| |
| |
| |
A.L. Constandse
Kroniek van de buitenlandse politiek | De Gaulle, Algerije en Europa
Op zondag 18 maart werd een der belangrijkste beslissingen bekend gemaakt in de naoorlogse geschiedenis: Frankrijk had met de voorlopige Algerijnse regering, een officieel niet-erkende instantie van de mohammedaanse rebellen, een overeenkomst gesloten om het vuren te staken. Na een periode van zeven en een half jaar zouden de Algerijnse nationalisten en het Franse leger ophouden elkaar te bestrijden. De voorlopige Algerijnse regering (gpra) had geenszins gecapituleerd, noch het Nationale Bevrijdingsfront (fln) en evenmin het daaraan ondergeschikte leger (aln). Integendeel. Het staken van het vuren was het begin van een proces, dat Algerije tot een onafhankelijke staat moest maken. Allereerst zou er een gemengde overgangsregering worden ingesteld met acht moslims (van wie vier tot de fln behoren) en vier Fransen. Deze regering, die in feite door de gpra zou worden beheerst, kon rekenen op het uitoefenen van de ‘interne soevereiniteit’. Een Franse Commissaris moest weliswaar nog de formele ‘externe soevereiniteit’ in handen houden (buitenlandse betrekkingen, defensie en economische relaties) en onder hem ressorteerde nog het Franse leger evenals de gendarmerie. Maar de overeenkomst hield in dat binnen een half jaar, zo mogelijk eerder, een referendum zou worden georganiseerd, dat stellig een overweldigende meerderheid zou opleveren voor het proclameren der onafhankelijkheid. Dan kwamen de verkiezingen voor een grondwetgevende vergadering, de instelling van een representatieve nationale Algerijnse regering en het daaraan overdragen van de soevereiniteit.
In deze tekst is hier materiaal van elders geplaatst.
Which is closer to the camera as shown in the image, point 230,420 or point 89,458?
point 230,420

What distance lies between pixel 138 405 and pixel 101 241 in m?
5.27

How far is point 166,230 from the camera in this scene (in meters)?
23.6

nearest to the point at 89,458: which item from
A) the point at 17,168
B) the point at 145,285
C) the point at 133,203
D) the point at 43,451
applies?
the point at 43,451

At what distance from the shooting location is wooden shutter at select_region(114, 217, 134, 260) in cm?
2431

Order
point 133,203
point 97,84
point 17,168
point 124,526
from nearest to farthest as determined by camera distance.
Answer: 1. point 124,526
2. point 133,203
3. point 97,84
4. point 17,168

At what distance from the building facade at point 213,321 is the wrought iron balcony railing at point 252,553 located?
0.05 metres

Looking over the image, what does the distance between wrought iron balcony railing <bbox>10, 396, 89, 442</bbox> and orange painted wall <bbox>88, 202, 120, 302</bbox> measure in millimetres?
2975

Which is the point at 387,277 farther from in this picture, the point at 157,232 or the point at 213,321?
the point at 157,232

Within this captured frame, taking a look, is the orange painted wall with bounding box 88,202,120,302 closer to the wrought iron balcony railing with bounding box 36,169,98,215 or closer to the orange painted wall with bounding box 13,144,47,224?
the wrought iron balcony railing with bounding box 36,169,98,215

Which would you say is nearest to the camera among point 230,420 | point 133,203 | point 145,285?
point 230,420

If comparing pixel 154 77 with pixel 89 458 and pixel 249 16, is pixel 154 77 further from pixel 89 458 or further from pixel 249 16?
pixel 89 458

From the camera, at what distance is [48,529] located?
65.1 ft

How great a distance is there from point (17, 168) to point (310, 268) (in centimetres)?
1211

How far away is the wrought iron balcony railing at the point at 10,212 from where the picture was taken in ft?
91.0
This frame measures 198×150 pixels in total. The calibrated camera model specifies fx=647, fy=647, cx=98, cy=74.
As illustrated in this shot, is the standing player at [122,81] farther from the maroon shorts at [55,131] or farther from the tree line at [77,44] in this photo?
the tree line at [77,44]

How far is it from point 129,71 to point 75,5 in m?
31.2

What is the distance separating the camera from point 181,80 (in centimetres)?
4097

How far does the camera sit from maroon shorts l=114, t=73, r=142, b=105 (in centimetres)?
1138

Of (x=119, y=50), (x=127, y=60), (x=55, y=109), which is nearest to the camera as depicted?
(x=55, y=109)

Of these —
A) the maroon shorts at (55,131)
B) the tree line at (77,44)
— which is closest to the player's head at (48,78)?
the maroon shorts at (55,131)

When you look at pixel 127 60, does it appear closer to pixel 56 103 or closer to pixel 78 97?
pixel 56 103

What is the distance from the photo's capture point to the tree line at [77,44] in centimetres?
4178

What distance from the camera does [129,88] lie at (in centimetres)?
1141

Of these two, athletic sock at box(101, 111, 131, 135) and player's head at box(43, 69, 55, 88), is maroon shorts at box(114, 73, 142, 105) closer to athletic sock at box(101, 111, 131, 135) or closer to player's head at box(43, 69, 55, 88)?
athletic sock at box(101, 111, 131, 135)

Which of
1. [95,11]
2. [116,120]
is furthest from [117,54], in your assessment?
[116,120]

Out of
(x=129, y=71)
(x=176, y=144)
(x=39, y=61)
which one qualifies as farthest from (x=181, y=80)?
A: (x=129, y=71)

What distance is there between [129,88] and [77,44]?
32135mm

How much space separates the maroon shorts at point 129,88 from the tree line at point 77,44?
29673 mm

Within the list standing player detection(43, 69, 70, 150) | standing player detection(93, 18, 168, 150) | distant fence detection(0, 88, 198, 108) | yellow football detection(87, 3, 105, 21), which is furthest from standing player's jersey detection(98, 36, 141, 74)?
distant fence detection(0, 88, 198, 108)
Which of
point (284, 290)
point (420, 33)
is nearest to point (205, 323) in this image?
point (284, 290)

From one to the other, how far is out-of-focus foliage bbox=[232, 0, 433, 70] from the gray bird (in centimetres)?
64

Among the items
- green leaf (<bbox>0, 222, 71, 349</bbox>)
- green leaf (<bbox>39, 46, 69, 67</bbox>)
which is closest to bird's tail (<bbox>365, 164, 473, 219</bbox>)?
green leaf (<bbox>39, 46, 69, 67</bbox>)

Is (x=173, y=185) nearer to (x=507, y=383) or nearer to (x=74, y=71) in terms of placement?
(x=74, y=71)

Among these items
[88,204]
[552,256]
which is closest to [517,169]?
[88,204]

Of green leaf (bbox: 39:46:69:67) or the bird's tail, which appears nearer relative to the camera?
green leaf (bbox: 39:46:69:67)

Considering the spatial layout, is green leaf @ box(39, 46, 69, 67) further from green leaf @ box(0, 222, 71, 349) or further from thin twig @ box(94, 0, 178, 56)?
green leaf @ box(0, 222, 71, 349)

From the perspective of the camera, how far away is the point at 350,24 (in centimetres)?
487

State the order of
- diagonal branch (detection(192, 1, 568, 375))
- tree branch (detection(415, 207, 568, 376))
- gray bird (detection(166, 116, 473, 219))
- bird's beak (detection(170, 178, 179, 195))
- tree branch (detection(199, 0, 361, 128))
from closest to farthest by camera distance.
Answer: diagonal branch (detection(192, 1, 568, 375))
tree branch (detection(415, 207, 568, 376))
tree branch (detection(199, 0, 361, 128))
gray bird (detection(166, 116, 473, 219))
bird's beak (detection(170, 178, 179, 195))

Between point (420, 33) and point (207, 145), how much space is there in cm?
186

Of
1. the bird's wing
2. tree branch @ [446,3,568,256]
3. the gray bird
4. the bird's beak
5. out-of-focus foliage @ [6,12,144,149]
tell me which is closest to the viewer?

Met andere woorden: het einde van de functie van de Franse Commissaris, het einde ook van de bevoegdheid van het Franse leger, nog in te grijpen in Algerijnse aangelegenheden. De voorlopige (gemengde) regering, zowel als het definitief te vormen nationale gouvernement moesten de orde handhaven
met de ‘forces locales’,
die voornamelijk uit moslims zouden bestaan. De Franse troepen behoorden zich geleidelijk terug te trekken, zij het nog niet uit de militaire bases, die Frankrijk tijdelijk zou behouden in Mers-el-Kébir (een oorlogshaven, te vergelijken met Bizerta in Tunesië) en in de Sahara, waar Franse en internationale maatschappijen zouden voortgaan delfstoffen, voornamelijk olie, te winnen. Maar al deze overgangsmaatregelen konden niet verdoezelen, dat Frankrijk een gewest, dat het in 1830 had bezet en dat werd beschouwd als een deel van het moederland, had verloren. Aan de illusie van een ‘Algérie française’
| |
| |
was een einde gekomen.
Men kan zeer wel de stelling verdedigen, dat Algerije nimmer een ‘natie’ is geweest. Onder de Turkse heerschappij was het een chaotische veelheid van kleine vorstendommen, piratenclubs en nederzettingen. Men kon de formeel soevereine Turken onderscheiden van de Arabieren, de Kabielen en de Mozabieten. Het zijn na 1830 inderdaad de Fransen geweest, die van het land een administratieve eenheid hebben gemaakt onder een centraal bestuur. Overal in de wereld zijn de Europeanen de scheppers geweest van ‘naties’. Niet dat dit in de bedoeling had gelegen. Algerije, verdeeld in departementen, werd officieel beschouwd als een Frans gewest. Een eeuw lang hebben de Fransen inderdaad de gelegenheid gehad, van de moslims Fransen te maken. Nog tijdens de laatste oorlog heeft Ferhat Abbas, later vele jaren premier van de regering der rebellen, verklaard dat er geen Algerijnse nationaliteit bestond. ‘Wij zijn allen Fransen,’ zo heeft hij toen gezegd. Maar het lot heeft gewild, dat de Europeanen in Algerije hun woongebied, ja hun ‘vaderland’, waarin ook zij van generatie tot generatie hadden geleefd, als een kolonie hebben beschouwd. In deze verhoudingen moesten de moslims wel streven naar ‘ontvoogding’. Zij zijn noch economisch of sociaal, noch cultureel of politiek als Fransen behandeld. Toen zij ontdekten dat Frankrijk in werkelijkheid hun vaderland niet was, streefden zij ernaar hun eigen natie te scheppen. Hun leiders dwongen de onafhankelijkheid af door een guerrilla van ruim zeven jaar, met de bijstand van de meerderheid der mohammedaanse bevolking en de steun en sympathie van Arabische en andere antikolonialistische regimes.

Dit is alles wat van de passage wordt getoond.